I have a RNDIS USB modem that allows AT commands through a telnet port (5510). I want to use it to read and send SMS messages from a script. I've used a variant of a similar question posted here but I'm using socat instead of netcat.
- I have a helper script called atread.sh:
#!/bin/sh
echo -e $@
IFS=$'\n'
while read line; do
echo $line >&3
if [ "${line::2}" = "OK" ] || [ "${line::5}" = "ERROR" ] ; then
break
fi
done
- I then have a function in my main script:
smsio() {
response=$(3>&1 socat -T 2 exec:"./atread.sh '$1'" tcp:xxx.xxx.xxx.xxx:5510,crlf)

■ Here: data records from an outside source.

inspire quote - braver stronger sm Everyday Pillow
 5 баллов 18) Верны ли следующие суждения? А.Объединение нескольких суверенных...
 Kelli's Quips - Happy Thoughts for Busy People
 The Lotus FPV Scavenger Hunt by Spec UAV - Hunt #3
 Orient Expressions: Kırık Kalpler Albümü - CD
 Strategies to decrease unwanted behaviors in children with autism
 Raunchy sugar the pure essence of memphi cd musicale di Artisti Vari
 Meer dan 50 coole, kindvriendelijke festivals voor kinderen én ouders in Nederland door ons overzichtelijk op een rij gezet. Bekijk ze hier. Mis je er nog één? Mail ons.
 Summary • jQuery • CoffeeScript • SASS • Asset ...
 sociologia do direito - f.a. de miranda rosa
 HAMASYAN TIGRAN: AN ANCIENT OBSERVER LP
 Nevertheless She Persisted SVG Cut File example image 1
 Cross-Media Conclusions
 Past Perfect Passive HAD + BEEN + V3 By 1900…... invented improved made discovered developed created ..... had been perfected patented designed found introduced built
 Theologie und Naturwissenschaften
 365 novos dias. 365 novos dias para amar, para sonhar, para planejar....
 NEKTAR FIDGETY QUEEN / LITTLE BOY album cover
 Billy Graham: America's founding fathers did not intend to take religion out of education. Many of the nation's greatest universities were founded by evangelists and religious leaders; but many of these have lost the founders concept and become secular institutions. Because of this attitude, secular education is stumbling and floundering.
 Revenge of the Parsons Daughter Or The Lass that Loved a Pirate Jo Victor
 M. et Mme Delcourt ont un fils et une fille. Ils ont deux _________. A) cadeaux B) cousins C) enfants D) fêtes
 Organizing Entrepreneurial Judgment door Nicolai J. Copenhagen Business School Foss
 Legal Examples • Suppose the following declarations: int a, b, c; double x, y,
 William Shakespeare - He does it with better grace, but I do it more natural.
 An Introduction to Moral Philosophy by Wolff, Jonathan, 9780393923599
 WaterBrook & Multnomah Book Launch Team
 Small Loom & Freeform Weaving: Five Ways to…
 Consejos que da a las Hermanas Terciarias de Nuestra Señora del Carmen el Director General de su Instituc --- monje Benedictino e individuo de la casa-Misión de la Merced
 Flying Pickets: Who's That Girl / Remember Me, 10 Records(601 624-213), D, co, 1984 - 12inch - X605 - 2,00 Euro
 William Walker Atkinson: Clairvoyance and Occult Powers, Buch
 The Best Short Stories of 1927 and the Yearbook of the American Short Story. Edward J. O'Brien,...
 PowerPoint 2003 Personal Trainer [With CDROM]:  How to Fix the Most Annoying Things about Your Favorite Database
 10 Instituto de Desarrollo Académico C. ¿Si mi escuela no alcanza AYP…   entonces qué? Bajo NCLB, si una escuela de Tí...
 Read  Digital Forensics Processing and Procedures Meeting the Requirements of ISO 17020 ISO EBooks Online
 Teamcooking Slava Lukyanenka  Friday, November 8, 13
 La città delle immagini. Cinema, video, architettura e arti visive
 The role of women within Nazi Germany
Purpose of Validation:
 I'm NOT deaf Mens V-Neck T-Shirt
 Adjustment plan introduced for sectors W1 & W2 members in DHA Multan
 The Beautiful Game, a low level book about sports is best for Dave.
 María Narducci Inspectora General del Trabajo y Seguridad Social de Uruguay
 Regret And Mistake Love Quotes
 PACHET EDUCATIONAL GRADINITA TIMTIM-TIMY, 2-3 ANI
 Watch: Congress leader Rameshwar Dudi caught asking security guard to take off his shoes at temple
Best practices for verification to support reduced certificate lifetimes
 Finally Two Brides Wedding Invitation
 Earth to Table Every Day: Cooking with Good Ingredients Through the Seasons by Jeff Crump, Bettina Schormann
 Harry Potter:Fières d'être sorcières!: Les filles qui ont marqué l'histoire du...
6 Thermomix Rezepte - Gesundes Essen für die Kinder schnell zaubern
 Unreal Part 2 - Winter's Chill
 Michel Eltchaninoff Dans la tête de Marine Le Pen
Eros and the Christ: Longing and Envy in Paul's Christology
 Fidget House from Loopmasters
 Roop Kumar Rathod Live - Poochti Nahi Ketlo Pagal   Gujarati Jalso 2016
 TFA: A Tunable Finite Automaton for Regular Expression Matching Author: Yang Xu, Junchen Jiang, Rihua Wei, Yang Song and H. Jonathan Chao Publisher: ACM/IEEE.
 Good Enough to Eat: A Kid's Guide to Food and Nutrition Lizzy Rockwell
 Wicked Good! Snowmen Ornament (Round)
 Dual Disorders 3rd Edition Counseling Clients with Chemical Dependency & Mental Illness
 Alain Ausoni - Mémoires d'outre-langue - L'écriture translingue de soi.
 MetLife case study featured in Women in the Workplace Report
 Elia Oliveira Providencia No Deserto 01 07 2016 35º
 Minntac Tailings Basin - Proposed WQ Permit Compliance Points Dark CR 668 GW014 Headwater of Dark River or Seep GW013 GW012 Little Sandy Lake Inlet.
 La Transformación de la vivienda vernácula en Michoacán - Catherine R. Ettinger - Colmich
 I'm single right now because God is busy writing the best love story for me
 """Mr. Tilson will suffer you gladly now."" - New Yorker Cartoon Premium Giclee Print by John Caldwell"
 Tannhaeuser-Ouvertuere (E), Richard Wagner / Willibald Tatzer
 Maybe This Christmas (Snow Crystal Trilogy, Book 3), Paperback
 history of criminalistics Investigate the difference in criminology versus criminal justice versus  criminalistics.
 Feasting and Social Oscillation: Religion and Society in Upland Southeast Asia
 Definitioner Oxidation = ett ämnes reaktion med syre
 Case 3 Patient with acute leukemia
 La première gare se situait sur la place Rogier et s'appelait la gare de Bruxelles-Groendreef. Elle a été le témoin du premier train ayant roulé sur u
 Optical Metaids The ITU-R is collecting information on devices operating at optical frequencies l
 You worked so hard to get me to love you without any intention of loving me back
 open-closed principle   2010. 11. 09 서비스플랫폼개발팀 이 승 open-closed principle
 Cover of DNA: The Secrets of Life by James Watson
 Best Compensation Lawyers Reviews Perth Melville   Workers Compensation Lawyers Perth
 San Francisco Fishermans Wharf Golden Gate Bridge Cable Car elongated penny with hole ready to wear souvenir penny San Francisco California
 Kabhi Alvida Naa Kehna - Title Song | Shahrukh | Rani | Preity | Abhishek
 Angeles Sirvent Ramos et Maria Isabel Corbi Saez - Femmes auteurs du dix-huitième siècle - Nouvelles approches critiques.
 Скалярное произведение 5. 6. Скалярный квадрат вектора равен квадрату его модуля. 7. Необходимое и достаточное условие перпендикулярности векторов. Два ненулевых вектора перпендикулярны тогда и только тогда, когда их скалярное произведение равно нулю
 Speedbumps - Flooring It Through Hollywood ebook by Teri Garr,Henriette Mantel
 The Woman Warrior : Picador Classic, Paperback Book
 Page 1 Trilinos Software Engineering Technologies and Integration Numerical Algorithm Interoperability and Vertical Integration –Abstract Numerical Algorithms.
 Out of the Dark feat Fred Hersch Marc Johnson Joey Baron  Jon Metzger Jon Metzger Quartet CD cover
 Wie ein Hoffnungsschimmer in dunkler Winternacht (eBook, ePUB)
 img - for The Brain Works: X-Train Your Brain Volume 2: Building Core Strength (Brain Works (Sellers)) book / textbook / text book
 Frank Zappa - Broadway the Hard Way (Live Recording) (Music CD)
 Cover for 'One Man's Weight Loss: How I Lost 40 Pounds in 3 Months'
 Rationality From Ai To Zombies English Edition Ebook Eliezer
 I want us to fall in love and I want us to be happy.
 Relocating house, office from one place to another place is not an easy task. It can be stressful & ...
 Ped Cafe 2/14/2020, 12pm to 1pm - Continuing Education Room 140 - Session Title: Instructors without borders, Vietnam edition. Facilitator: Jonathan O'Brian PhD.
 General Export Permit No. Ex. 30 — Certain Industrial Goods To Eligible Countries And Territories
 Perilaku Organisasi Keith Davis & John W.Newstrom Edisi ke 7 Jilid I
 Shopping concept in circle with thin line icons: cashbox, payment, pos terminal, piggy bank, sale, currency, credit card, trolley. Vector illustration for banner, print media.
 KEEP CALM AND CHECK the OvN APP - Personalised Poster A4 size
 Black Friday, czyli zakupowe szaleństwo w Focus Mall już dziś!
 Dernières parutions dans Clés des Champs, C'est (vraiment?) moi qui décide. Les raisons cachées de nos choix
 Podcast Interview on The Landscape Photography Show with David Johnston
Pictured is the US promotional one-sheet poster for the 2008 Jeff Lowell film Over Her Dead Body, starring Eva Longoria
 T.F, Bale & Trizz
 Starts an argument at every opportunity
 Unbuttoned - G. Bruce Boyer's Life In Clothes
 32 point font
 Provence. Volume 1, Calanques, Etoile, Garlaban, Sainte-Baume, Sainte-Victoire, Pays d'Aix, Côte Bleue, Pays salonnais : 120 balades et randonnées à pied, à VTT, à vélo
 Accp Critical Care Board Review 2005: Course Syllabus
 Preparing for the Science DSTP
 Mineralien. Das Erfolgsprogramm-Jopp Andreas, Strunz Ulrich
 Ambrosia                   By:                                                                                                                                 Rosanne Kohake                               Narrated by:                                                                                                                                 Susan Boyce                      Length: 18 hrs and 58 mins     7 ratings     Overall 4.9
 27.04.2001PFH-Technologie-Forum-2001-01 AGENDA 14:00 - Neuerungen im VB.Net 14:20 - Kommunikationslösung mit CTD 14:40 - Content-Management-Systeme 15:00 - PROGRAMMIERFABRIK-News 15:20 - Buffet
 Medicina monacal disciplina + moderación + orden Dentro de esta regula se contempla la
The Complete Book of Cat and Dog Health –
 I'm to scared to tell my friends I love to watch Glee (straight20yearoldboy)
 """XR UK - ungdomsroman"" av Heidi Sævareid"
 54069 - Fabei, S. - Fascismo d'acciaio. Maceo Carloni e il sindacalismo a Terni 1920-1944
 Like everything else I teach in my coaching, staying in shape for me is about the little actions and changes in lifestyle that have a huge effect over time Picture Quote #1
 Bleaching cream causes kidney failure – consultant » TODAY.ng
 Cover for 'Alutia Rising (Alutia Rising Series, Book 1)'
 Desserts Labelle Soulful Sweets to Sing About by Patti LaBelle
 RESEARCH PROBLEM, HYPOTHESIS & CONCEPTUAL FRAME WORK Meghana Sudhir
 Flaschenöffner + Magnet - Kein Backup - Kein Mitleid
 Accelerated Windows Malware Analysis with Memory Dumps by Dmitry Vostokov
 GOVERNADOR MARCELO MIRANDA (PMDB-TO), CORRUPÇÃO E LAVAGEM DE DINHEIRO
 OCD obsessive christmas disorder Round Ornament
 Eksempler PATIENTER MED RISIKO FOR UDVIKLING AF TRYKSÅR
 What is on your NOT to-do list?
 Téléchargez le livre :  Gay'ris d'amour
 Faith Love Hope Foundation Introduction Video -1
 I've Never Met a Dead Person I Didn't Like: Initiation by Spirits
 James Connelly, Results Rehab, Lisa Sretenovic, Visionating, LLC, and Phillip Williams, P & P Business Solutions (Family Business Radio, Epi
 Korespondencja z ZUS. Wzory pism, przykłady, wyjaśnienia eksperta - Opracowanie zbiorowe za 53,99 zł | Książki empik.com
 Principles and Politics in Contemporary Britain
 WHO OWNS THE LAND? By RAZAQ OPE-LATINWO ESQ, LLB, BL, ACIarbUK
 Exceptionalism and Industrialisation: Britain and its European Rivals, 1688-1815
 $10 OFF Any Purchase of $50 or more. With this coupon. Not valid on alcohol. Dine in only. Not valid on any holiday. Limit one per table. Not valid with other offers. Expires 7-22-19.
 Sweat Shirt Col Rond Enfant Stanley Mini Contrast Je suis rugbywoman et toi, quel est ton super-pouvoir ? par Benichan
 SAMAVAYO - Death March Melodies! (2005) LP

... (some other code to check for a timeout or broken pipe)
}
- I invoke the function in the main script like so:
smsio "AT+CMGF=1"
.
This works extremely well as long as the parameter does not include special characters, specifically:
- Quotation marks (") as in
smsio 'AT+CMGL="ALL"'
to read all SMS messages - Backslash (\) as in
smsio 'AT+CMGS="123456789"' ; smsio "Text Message\x1A"
to send an SMS
I've tried to escape the special character using backslash (\") and/or adding double quoting ("".."") but it appears that socat is stripping all special characters before it calls the exec script. Any suggestions how to get these special characters through socat?
PS: I've temporarily bypassed the problem via character substitution (i.e using ! for " in the parameter string, then using tr '!' '"'
in atread.sh, but I'm looking for a more elegant solution.